__Short exercise A__
Translate this sentence from the column on faith and white supremacy into Spanish: "What's striking, though, is that according to documents, many of these mobsters were church-going Christians."
__Short exercise B__
Write the next few paragraphs of the column on faith and white supremacy, beginning right after its closing quotation from White Too Long.

Susan K. Smith.2 1
Susan K. Smith

 

By SUSAN K. SMITH

Crazy Faith Ministries

 

Since I learned during my research for my latest book that Sam Bowers, the grand wizard of the Ku Klux Klan who was responsible for leading killing raids of Black people, including Vernon Dahmer, a Black man who dared register people to vote, had his army of killers fast and pray before carrying out their deeds, I’ve been convinced that the God of White people is different than that of Black people in this country.

Bowers believed that God had called him to save white supremacy; he compared his “call” to that of the Biblical Paul who met Jesus on the Damascus Road. From that day forward, Bowers carried out what he considered his divine calling with a fiery faith and an equally fiery fury.

I was reminded of that when the Jan. 6 insurrectionists at the United States Capitol Building stopped their vandalism of the Senate chambers … to pray … and my opinion about there being two gods in this country only deepened.

White mobs attacking Black neighborhoods, churches, businesses and individuals is nothing new in this country. The mobs have come out in angry protest over Black progress in this country which has worked intensively to keep Blacks “in their place.” Mobs attacked and destroyed whole Black communities, including in Tulsa, which we commemorate this week in Rosewood, Florida; in East St. Louis; in Elaine Arkansas; and in Wilmington, North Carolina.

What’s striking, though, is that according to documents, many of these mobsters were church-going Christians.

Robert P. Jones writes in White Too Long, “the Christian denomination in which I grew up was founded on the proposition that chattel slavery could flourish alongside the gospel of Jesus Christ. Its founders believed this arrangement was not just possible but also divinely mandated.”

__Supplied material__

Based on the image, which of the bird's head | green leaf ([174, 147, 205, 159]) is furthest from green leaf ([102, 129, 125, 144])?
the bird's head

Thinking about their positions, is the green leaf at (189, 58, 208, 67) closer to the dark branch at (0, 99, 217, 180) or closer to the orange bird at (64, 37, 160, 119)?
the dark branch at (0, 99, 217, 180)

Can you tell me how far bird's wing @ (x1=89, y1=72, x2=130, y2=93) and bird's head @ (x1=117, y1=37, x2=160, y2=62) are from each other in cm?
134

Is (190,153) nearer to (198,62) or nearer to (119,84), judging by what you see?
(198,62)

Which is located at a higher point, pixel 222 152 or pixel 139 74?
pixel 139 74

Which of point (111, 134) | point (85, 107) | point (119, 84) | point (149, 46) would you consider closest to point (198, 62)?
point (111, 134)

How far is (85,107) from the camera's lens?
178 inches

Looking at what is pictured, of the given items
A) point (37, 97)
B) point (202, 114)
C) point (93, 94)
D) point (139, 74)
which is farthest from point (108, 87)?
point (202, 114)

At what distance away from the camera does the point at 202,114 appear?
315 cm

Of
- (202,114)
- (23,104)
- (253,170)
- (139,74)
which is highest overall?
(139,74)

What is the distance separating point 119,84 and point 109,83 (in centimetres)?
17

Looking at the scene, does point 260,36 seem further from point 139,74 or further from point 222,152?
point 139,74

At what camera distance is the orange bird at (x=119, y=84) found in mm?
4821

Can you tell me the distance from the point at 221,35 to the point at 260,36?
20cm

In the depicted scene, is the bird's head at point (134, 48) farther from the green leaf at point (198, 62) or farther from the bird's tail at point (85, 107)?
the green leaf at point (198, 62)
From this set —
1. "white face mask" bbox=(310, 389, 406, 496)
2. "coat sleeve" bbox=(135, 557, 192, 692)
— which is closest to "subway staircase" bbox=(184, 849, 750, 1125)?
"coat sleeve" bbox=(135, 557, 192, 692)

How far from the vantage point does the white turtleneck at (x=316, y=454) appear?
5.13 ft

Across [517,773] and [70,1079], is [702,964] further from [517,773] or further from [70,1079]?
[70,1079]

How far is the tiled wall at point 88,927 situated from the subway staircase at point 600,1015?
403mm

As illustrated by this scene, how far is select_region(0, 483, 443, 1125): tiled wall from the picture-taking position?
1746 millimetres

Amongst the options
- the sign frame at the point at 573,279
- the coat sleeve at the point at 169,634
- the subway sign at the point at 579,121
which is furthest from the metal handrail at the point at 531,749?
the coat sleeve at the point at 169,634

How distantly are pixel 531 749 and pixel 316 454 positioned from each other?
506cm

__Expected output A__
Lo que llama la atención, sin embargo, es que, según documentos, muchos de estos integrantes de las turbas eran cristianos que asistían a la iglesia.

__Expected output B__
Lecraé Moore, a Christian rapper who grew up in a primarily White evangelical world, realized as time went on that adherents to that faith believed that to be Republican was to be Conservative, and to be Conservative meant that you had key political issues you pushed for: pro-life, small government and Conservative judges. But when he began to voice concerns about how Black people were treated in this country following the murder of Trayvon Martin by George Zimmerman, he was shut down and told that religion was not about politics. Talking about race and racism, he soon learned, was a political issue and was therefore to be ignored. “Just follow the Bible,” he was told. “Follow the Bible and follow Christ.”

He was confused. The Christ he read about and studied did not appear to support racism – or bigotry of any sort – but the White evangelicals with whom he had connected told him otherwise. He found that he had to hold onto his beliefs about God’s desire for there not to be racism. It cost him. Up to that point, he had been a celebrated artist who performed at churches all over the country – including White evangelical churches – but once he put a stake in his belief that God was a lover of all people regardless of race, religion or ethnicity, invitations dried up. Where he once had sung to huge audiences, now his concerts had only a handful of fans. One venue, he remembered, had only 150 people show up.

The god of White evangelicals has always been a problem – on the side, it has seemed, of those who hated Black people and actually worked to exterminate the Native American people who were on this land when the pilgrims arrived – all in the name of God.

They are working now to undercut and undermine the American democracy, and they, again, are doing it as they pronounce that it is God’s will. Racism, they believe, is God’s will, so hearing complaints about attacks on Black people does not bother them. The lives and well-being of Black people is not their concern, nor do they believe, apparently, that it is the concern of God, either, according to an NBC News editorial.

That god is not the God I serve and love. That god has made Black preachers, activists, scholars and writers struggle with the very concept of God, causing some, like the Rev. William R. Jones to ponder who God really is. His book, Is God a White Racist? explores that question in depth.

This issue of Black people being destined by their god to be subservient to White people is not new, nor is it likely to go away. The Southern Baptist Convention was formed as an organization that would propagate their belief in Christ Jesus, but also as an organization that would support the Confederacy and its belief that White domination of Black people – including their enslavement – was the will of God.

That’s not my God, and I daresay that based on what Jesus the Christ shares in the Gospel that the SBC says it supports and spreads, that is not the concept of goodness and community that the Christ taught either.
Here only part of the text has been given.